— TASK DIRECTIONS —
Your answer should be every line of the records that contains the word "Wales".

[Stored data entries]
★ ★ ★
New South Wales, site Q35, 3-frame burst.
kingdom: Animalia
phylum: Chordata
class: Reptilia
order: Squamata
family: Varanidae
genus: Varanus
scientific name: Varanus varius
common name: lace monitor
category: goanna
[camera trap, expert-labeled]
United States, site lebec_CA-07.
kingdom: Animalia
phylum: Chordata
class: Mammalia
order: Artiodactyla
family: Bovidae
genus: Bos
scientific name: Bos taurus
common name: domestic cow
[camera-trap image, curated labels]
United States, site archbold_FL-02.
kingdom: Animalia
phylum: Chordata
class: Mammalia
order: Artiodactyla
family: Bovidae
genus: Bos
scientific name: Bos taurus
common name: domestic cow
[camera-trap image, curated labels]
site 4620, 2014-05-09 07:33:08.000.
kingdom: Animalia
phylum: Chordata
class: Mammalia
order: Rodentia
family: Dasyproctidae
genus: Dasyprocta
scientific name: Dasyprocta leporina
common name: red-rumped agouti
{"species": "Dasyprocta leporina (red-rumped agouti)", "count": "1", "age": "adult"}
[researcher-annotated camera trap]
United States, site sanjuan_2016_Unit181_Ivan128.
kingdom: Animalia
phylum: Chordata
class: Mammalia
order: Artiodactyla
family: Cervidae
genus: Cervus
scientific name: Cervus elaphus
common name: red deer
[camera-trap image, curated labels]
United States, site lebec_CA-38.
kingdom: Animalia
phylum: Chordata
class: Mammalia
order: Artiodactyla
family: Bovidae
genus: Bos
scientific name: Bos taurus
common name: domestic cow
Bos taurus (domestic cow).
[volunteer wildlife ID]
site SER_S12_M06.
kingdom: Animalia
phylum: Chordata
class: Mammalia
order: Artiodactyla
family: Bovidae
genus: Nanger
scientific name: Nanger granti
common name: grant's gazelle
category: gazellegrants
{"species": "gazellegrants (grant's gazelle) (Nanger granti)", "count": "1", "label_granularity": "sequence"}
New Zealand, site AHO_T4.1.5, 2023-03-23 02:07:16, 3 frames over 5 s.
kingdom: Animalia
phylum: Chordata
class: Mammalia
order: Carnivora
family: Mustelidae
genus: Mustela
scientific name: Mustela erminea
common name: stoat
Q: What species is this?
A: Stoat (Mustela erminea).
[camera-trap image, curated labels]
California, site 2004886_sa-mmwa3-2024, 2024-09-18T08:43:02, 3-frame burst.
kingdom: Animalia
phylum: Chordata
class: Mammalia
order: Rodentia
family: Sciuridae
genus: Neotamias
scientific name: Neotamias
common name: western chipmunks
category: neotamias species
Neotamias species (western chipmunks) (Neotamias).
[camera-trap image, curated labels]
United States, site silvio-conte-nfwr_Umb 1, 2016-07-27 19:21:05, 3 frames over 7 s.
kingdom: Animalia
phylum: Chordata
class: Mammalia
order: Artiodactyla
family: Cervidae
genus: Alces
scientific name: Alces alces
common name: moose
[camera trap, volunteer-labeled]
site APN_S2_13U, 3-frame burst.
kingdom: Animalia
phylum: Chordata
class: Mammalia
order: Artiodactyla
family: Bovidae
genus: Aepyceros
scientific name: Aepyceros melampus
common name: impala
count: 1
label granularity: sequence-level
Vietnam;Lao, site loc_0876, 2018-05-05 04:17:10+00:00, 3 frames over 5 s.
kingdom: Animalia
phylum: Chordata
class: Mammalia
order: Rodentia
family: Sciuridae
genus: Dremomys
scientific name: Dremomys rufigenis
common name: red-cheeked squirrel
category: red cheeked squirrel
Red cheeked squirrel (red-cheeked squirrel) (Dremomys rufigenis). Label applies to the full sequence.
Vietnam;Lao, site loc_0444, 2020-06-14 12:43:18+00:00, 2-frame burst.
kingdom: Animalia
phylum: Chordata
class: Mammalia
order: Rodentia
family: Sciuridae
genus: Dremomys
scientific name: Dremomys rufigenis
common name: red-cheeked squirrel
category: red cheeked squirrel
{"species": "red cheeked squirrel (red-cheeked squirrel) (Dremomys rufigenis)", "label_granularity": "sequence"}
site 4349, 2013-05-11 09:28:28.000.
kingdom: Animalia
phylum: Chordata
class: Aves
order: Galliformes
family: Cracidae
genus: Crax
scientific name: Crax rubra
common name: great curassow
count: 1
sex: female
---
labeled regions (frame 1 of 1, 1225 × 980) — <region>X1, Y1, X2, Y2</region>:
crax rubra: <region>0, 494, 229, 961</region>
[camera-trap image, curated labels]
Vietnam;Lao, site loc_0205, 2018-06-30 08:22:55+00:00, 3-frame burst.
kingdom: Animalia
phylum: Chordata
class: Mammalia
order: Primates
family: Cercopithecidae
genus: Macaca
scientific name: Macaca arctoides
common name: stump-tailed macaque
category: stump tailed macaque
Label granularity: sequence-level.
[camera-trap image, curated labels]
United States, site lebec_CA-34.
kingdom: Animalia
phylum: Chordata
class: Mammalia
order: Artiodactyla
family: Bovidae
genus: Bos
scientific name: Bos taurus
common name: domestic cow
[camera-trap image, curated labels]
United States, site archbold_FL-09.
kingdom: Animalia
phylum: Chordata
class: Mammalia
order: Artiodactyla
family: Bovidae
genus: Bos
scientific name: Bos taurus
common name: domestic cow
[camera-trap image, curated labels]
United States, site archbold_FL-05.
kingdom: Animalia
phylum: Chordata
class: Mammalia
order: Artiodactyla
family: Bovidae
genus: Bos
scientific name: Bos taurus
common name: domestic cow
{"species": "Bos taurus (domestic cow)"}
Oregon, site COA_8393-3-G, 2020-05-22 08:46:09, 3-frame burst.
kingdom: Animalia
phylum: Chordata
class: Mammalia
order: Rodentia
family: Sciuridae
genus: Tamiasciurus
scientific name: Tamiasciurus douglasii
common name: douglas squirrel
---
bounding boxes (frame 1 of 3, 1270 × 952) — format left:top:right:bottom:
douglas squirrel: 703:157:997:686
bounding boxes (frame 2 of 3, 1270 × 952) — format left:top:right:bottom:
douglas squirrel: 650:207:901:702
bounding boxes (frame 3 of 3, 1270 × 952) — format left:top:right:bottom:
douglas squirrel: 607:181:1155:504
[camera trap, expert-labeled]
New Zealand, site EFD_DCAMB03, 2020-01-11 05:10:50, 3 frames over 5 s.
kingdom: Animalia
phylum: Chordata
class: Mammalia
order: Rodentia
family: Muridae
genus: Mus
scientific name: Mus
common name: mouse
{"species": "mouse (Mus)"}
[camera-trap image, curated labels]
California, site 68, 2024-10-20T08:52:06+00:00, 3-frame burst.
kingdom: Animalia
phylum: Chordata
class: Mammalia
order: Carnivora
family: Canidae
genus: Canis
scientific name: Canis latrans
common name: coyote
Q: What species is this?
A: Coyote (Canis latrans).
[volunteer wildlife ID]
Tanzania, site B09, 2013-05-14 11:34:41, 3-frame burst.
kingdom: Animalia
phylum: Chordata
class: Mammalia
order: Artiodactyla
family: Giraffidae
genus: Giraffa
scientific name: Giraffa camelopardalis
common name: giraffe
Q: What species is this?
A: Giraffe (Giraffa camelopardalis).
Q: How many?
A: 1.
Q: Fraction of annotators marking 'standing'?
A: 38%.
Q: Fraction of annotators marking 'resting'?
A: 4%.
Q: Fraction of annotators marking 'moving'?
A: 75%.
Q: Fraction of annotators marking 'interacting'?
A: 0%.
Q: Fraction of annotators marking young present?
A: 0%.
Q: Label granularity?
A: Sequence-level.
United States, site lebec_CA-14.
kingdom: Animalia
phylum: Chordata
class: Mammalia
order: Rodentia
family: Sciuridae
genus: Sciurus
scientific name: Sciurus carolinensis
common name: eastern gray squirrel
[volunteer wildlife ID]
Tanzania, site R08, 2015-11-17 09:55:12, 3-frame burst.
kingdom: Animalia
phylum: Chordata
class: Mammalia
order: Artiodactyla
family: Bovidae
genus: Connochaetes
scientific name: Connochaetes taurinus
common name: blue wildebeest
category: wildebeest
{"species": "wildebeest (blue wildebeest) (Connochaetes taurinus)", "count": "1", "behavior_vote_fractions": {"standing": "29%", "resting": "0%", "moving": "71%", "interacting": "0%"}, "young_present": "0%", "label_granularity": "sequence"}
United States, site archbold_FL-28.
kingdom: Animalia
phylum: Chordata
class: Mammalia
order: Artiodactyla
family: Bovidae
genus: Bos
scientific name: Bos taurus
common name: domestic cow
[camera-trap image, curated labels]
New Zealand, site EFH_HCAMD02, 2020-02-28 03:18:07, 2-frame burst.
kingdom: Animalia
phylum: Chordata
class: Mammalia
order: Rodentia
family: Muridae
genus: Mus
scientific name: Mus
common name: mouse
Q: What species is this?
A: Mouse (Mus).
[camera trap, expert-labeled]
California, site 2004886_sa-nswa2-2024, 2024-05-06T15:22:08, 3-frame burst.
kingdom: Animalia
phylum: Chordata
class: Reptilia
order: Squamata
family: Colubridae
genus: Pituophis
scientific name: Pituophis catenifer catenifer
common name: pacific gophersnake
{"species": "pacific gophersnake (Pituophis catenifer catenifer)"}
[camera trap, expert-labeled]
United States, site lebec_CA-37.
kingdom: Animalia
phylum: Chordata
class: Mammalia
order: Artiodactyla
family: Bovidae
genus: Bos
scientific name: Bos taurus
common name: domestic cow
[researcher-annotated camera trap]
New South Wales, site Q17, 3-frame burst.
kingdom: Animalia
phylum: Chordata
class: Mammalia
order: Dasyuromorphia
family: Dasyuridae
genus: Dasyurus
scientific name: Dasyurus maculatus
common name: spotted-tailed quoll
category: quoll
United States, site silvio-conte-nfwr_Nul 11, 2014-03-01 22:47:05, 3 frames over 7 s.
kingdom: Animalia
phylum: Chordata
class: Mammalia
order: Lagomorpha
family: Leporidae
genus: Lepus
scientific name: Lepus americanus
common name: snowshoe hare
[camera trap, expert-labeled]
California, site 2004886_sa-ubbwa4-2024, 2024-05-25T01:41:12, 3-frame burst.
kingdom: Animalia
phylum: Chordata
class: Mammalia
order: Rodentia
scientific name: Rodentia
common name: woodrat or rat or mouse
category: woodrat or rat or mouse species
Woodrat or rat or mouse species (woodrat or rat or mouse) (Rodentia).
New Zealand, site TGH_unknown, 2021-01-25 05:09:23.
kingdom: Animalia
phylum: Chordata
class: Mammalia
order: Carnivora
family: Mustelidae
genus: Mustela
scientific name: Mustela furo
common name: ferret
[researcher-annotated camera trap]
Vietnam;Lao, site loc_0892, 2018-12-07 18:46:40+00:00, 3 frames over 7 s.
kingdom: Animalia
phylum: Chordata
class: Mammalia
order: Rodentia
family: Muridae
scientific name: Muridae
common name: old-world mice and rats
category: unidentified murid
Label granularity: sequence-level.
★ ★ ★
— SOLUTION —
New South Wales, site Q35, 3-frame burst.
New South Wales, site Q17, 3-frame burst.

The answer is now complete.